LUND: New European research has found that the more added sugar we eat, the fewer vitamins and minerals we appear to consume in our daily diets.
Carried out by researchers at Lund University in Sweden, the new study looked at data gathered from two different study groups; one which surveyed 1,797 participants aged 18 to 80 years and assessed their dietary intake using a four-day food diary, and another which included 12,238 participants aged 45 to 68 years and assessed their diet using a combination of a seven-day food diary, a food frequency questionnaire and an interview.
From this data, the researchers were able to look at the participants’ intake of added sugar, which is sugar added to food and drinks during processing, not the sugar that exists naturally in fruit, vegetables or milk, and the average daily intake of nine micronutrients: calcium, folate, iron, magnesium, potassium, selenium, vitamin C, vitamin D, and zinc.
The findings, published in the journal Nutrition & Metabolism, showed that in both sets of participants, the higher the intake of added sugar, the lower the intake of all nine vitamins and minerals.

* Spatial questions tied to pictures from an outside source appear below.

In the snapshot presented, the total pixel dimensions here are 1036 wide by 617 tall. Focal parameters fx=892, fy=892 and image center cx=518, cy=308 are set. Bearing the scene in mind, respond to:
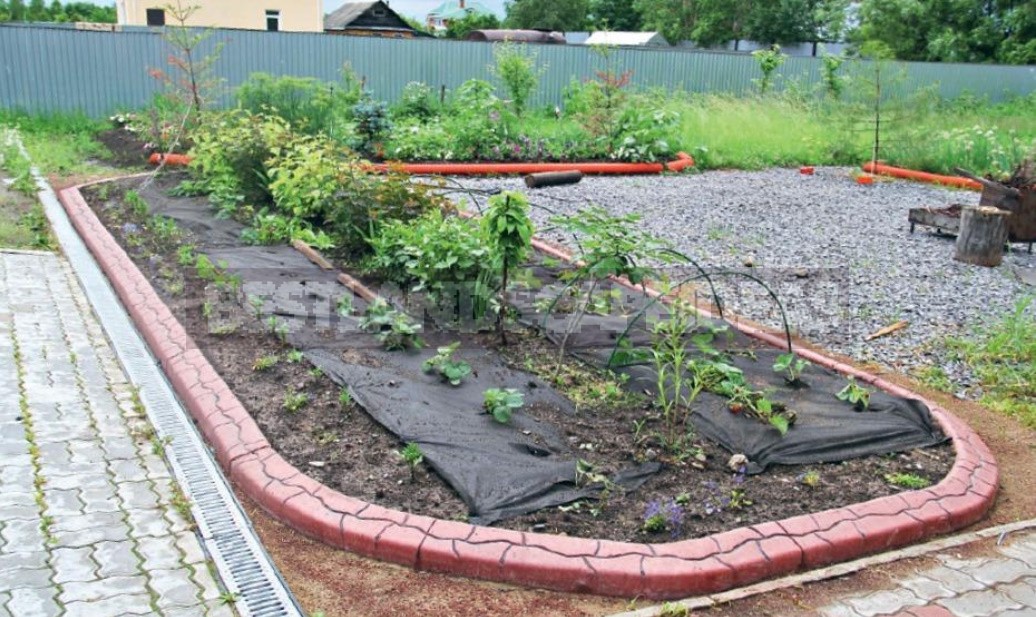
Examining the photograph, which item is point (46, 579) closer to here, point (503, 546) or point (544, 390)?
point (503, 546)

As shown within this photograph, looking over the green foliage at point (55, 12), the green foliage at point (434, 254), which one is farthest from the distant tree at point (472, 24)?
the green foliage at point (434, 254)

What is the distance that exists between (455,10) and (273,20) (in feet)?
84.8

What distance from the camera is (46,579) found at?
2852 mm

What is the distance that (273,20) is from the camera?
29.8m

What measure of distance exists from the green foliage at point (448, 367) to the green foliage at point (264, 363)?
0.79m

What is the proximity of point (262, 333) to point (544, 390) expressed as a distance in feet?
5.82

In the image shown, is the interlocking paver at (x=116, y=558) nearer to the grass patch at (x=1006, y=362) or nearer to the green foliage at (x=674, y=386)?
the green foliage at (x=674, y=386)

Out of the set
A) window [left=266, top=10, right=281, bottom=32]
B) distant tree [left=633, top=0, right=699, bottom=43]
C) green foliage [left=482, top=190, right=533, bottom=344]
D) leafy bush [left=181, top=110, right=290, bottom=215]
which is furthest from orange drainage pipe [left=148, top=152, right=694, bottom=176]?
distant tree [left=633, top=0, right=699, bottom=43]

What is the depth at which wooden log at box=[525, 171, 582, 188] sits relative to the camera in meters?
10.7

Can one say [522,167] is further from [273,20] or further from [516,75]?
[273,20]

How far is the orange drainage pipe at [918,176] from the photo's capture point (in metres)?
12.8

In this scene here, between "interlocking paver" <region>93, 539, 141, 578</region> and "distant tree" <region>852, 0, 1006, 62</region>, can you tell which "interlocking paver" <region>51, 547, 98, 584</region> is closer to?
"interlocking paver" <region>93, 539, 141, 578</region>

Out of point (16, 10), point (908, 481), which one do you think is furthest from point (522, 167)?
point (16, 10)

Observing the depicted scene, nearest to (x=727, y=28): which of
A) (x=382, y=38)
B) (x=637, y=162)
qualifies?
(x=382, y=38)
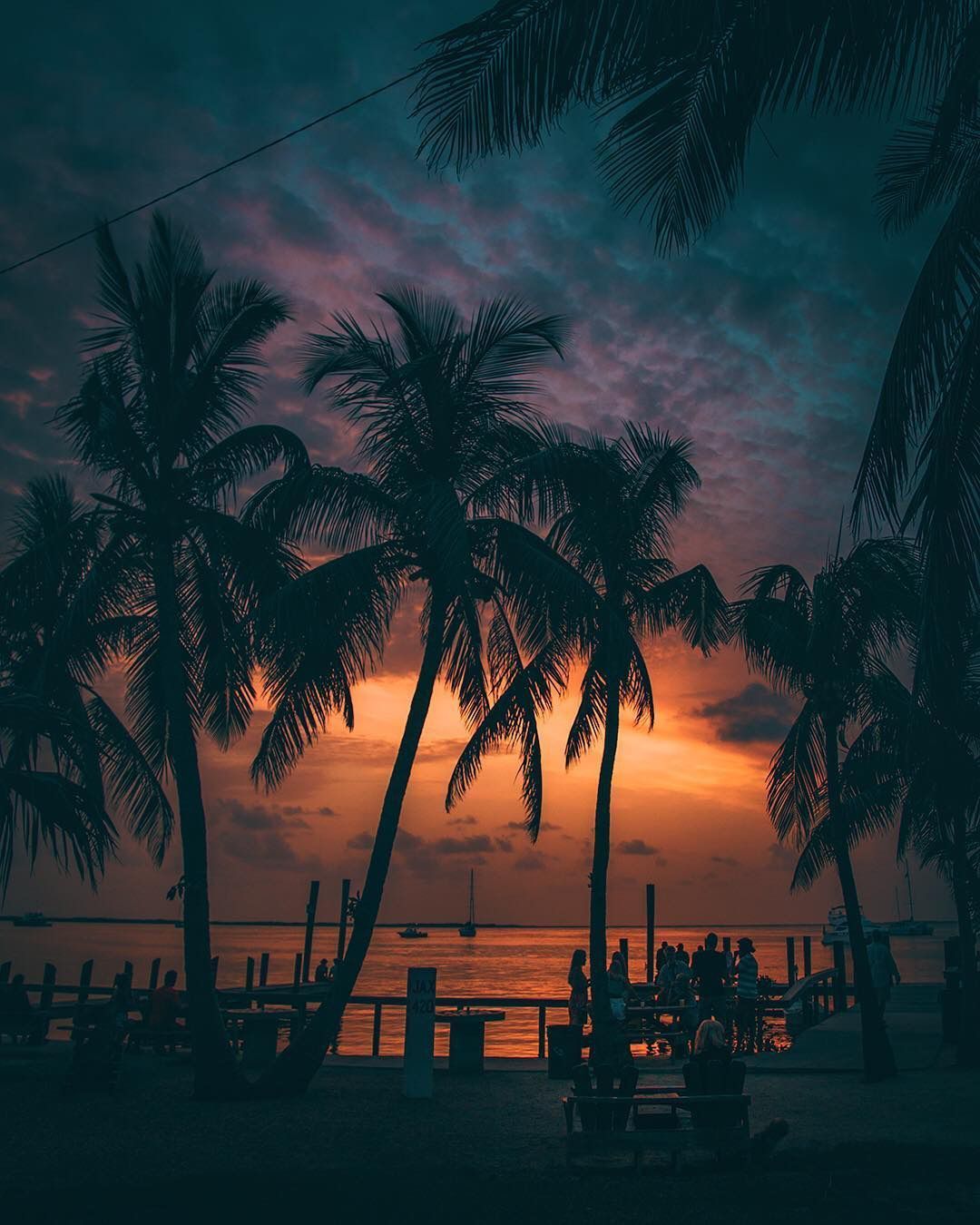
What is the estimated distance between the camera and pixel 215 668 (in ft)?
57.2

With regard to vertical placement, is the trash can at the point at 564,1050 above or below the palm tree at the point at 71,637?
below

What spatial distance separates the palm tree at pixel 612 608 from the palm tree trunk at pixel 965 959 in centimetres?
521

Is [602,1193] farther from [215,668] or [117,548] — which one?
[117,548]

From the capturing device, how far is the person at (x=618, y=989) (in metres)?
19.5

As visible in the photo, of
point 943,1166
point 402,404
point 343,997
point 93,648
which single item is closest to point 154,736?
point 93,648

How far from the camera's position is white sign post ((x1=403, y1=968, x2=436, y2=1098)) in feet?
49.2

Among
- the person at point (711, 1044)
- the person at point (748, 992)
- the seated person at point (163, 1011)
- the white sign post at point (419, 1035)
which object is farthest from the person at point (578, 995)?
the person at point (711, 1044)

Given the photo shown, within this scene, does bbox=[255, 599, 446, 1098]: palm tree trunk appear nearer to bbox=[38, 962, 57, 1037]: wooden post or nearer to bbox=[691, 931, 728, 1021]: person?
bbox=[691, 931, 728, 1021]: person

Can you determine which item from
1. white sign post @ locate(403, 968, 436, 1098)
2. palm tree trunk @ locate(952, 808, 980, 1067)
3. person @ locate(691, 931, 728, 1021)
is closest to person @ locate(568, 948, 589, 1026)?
person @ locate(691, 931, 728, 1021)

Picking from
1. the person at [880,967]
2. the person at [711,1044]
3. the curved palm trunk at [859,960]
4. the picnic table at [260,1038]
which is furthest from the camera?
the person at [880,967]

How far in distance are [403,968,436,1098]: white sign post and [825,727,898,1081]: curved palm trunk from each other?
586 centimetres

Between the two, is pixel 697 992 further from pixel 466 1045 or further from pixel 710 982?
pixel 466 1045

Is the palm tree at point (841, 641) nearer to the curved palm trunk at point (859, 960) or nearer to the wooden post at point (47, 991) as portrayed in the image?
the curved palm trunk at point (859, 960)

Although eating too much sugar has been linked to a number of diseases and health problems, including poor dental health, obesity, diabetes, and cardiovascular disease, the recommended daily maximum for sugar intake still varies from country to country.

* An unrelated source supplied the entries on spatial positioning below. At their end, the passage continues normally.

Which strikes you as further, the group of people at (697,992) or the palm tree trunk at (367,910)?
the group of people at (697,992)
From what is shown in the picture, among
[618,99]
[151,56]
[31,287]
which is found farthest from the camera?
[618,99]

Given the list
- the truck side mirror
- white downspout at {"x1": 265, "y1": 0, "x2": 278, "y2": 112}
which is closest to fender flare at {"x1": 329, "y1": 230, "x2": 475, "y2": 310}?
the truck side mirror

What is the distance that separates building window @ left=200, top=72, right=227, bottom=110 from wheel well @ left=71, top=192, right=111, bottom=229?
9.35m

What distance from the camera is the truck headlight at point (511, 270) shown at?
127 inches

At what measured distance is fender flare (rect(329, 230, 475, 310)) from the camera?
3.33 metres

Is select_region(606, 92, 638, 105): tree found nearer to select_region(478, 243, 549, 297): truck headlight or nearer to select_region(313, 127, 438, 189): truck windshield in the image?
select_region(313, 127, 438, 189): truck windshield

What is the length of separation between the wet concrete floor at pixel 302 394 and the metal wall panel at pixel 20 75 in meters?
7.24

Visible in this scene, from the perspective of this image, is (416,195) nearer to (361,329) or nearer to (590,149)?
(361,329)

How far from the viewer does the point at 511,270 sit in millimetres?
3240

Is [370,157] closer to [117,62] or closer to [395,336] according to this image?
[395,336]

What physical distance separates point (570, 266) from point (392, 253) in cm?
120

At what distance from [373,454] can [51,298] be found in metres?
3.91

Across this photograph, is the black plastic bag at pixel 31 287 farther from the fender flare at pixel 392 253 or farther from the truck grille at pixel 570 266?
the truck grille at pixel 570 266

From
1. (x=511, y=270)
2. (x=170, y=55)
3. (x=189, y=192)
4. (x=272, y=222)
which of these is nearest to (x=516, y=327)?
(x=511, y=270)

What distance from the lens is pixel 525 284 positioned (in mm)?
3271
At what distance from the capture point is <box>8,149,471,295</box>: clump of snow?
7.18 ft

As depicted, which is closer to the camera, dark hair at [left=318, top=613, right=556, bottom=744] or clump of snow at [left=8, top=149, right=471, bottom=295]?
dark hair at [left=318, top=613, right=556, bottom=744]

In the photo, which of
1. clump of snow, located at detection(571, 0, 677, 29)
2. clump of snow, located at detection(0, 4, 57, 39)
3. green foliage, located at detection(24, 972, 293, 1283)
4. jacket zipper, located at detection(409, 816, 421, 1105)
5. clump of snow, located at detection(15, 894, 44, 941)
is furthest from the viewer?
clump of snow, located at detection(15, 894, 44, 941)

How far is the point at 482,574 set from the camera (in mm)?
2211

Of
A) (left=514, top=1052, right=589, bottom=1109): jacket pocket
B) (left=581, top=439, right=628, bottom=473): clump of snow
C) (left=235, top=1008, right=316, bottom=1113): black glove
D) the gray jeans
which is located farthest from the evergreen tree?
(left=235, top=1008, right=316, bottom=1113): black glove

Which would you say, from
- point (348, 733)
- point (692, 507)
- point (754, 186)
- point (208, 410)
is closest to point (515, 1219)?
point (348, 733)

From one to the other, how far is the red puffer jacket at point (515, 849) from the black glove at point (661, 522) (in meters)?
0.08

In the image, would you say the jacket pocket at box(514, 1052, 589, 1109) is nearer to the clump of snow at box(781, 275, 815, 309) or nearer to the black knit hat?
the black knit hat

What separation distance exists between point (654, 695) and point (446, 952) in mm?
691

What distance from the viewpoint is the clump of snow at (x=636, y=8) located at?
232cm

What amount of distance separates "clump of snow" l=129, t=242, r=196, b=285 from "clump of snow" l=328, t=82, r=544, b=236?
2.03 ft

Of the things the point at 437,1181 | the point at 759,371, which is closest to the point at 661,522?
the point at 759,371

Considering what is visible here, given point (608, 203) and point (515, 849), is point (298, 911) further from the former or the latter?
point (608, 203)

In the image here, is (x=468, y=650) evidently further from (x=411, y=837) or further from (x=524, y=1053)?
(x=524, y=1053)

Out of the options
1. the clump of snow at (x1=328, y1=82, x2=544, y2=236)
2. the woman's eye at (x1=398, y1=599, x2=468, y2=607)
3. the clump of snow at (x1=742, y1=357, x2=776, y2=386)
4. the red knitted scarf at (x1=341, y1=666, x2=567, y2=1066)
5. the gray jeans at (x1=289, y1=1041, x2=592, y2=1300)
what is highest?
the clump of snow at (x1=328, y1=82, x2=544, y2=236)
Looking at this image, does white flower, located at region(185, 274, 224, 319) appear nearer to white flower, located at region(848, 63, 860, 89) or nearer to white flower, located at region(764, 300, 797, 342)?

As an example, the researchers point out that The Nordic Nutrition Recommendations, which are the dietary guidelines set for the Nordic populations, suggest that added sugar should be no more than 10% of the total energy intake, while the European Food Safety Authority (EFSA) says that there is insufficient scientific data to set an upper limit for sugar.
“The selection of added sugar as opposed to other types of sugar, was done with the purpose of looking at the overall effect of the quality of diet. Added sugar is not part of foods and beverages naturally, it is added to foods and beverages during processing, manufacturing or at the table for different purposes, and is therefore not strictly necessary in our diets,” says researcher Esther González-Padilla.
“However, to be able to ascertain a clear limit of added sugar intake, the decrease in micronutrient intake needs to be remarkably enlarged, which we did not observe in our study.
“Even though this study alone is not sufficient to change recommendations, it adds valuable evidence to the body of knowledge we have, in order to possibly adjust recommendations in the future,” she concludes.